En güzel göz eşekte bulunur, bakışları mağdur ve mahçuptur. Bu güzel gözlüler sırtına konulan yük ne kadar ağır olursa olsun taşımak zorundadır.
Biz eşek olmaya devam ettiğimiz sürece gözlerimizin güzelliği bir işe yaramayacaktır.
Bir yere bir şeye bakarken aslında neye baktığınızın farkında bile değilsinizdir.
Bakar fakat görmezsiniz. Bakar kör olursunuz bilmeden. Sizin de bakıp görmediğiniz şeyler oldu mu hiç?
‘’ GÖZLER KALBİN AYNASIDIR’’ bazen sen sussan da onlar konuşur. Hatta çağlayan sel olur sesiz sedasız çağlar durur. Ağlayana neden ağlıyorsun diye sormaz mıyız hep? Ağlayan göz değil kalptir aslında.
Bazen kendine bile itiraf edemediğin duyguların yansıdığı yerdir bakmasını bilene.
Güzellik, yüzyıllardır insanların önem verdiği ve her coğrafyada farklılıklar gösteren önemli bir kavramdır.
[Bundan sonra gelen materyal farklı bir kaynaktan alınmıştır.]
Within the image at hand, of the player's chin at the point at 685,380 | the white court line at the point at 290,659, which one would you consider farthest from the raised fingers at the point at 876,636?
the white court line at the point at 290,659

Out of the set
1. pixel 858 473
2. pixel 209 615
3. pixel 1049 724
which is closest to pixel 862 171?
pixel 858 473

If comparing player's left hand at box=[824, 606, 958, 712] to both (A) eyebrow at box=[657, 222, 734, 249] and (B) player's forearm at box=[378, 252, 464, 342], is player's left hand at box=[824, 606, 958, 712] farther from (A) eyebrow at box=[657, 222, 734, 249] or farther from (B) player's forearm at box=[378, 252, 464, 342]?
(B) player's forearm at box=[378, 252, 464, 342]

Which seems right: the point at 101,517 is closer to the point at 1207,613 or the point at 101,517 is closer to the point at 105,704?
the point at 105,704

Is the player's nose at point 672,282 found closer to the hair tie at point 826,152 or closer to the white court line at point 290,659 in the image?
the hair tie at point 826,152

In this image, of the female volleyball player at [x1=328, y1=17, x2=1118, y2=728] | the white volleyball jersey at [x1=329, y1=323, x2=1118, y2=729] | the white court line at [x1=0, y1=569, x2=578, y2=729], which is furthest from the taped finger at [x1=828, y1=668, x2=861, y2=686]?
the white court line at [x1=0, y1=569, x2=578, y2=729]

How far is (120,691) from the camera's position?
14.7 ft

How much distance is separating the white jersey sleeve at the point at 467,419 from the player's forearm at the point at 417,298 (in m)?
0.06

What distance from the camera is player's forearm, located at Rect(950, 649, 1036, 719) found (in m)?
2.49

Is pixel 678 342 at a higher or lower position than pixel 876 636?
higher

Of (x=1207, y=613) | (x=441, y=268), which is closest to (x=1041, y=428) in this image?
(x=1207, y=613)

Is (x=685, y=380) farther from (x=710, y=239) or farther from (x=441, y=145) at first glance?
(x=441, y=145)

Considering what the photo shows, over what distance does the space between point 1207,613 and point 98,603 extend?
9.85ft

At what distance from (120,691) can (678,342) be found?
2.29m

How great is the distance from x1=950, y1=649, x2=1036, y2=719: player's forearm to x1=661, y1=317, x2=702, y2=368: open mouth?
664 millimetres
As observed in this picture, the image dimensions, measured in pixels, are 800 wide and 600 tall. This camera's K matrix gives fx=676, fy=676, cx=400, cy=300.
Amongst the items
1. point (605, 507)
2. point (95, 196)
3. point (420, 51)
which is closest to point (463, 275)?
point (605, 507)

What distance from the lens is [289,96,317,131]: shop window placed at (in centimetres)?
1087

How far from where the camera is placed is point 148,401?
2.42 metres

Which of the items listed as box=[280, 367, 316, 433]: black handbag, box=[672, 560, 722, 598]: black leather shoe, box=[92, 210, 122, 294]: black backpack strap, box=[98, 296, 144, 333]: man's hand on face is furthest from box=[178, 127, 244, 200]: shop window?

Güzelliği etkileyen bazı unsurlar vardır. Göz güzelliği ise bu unsurların başında gelir. Göz güzelliği doğuştan gelen bir hediyedir ve bilindiği gibi sadece rengiyle ilgili değildir.
Gözün en mutlu olduğu zaman, kapalı olduğu anlardır; oysa işe yaraması için açık olması gerekir”(Hector Chawla.)
Açıkken kapanan gözün gönül defteri de kararmıştır. Gidersen gönlümden gözümün seni görmesinin ne anlamı kalır ki? Önemli olan gönüllerde kalmaktır.
‘’Gitme gülüm, şu gönlümden
yüzüm gülmez gitme gülüm
sen yoksan gözüm kimseyi görmez’’.
Bir çok şarkıya ve şiire konu olmuş gözler aslında insan bedeninin bir nevi sessiz gemisidir.
Baktığında ilk gözlerdir göze çarpan ya elasına ya kömür karasına vurulmuştur delikanlılar. Çirkin insan olmadığı gibi çirkin göz de yoktur. Önemli olan kalbimizin güzelliğinin gözümüze yansımasıdır.
‘’Kusur bulmak için bakma birine, bulmak için bakarsan bulursun. Kusuru örtmeyi marifet edin kendine işte o zaman kusursuz olursun.’’ demiştir MEVLANA
Gözler, duygularımızı yansıttığımız birer ayna gibidir. Mutsuzluk, üzüntü, aşk, sevinç gibi birçok duyguyu yansıtabilmektedir.
Bir bakışla bile karşımızdakinin yüreğini kor ateş gibi yakabiliriz bazen. Uykusuzluktan kan çanağına dönen gözler, ağlamaktan davul gibi şişmiş gözler, sevinçten içi parlayan, beden dilimizin en nadide parçası onlar.
‘’Nasıl bakarsan öyle görürsün’’ demiş atalarımız, bakmakla görmek arasındaki farkı fark etmek değil midir asıl mesele?
Görmek; karanlıkla aydınlığın barıştığı en güzel noktadır ve canlılara verilen en değerli nimetlerden biridir.
Ortada dolanan yanlışların ve yanılgıların güzel ve doğru gibi gösterilip, gerçekleri ve doğruları görmez den gelinmek değil mi?
Günlük yaşantımızda bazımız birinin gözüne girmek için çeşitli dalkavukluklar peşinde, kendi işi görülsün yeterli.
Maskeli baloda gibi elinde üç beş maske, birini tak birini çıkar.
Gözler kalbin aynasıdır ne varsa kalbinde öyle bakar insan. Kalp gözü ile bakıp ağzımızdan çıkanları itina ile ölçebilsek keşke.
Birinin doğru söyleyip söylemediğini, gözlerinin içine dikkatli bakarsanız anlayabilirsiniz. Dilden önce gözlerden dökülür güzel sözler.
Göz yaşlarımızın bir damlası yanaklarımızdan gamzelerimize dökülse de öyle anlar gelir ki bin damlası içimize dökülür. Vücut dilinin kilit noktası olan gözler ile kalp arasında güzel bir köprü vardır. Nasıl bakarsanız öyle görürsünüz.
Bakın ve görün, bakmak ile görmek birbirinden farklı şeylerdir.
Bir an gözlerinizi kapatın ve karanlıkta hep kalırsanız dünyanız nasıl zindan olur onu düşünün.